Exercise goal -> Each line below is to be written out once more, precisely as given.

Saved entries
Segment Open

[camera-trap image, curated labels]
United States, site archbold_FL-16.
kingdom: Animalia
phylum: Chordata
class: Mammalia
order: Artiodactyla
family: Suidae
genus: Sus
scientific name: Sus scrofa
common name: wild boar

Segment Closed

Result of the task ->
[camera-trap image, curated labels]
United States, site archbold_FL-16.
kingdom: Animalia
phylum: Chordata
class: Mammalia
order: Artiodactyla
family: Suidae
genus: Sus
scientific name: Sus scrofa
common name: wild boar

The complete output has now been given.